> _Challenge_
Can you rewrite each of the entries below, swapping "seaweed" for "kelp" and leaving everything else unchanged?

> _Exercise input_
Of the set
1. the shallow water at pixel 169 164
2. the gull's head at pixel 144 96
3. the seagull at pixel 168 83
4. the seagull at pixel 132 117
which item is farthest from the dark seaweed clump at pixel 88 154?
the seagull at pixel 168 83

> _Solution for this task_
Of the set
1. the shallow water at pixel 169 164
2. the gull's head at pixel 144 96
3. the seagull at pixel 168 83
4. the seagull at pixel 132 117
which item is farthest from the dark kelp clump at pixel 88 154?
the seagull at pixel 168 83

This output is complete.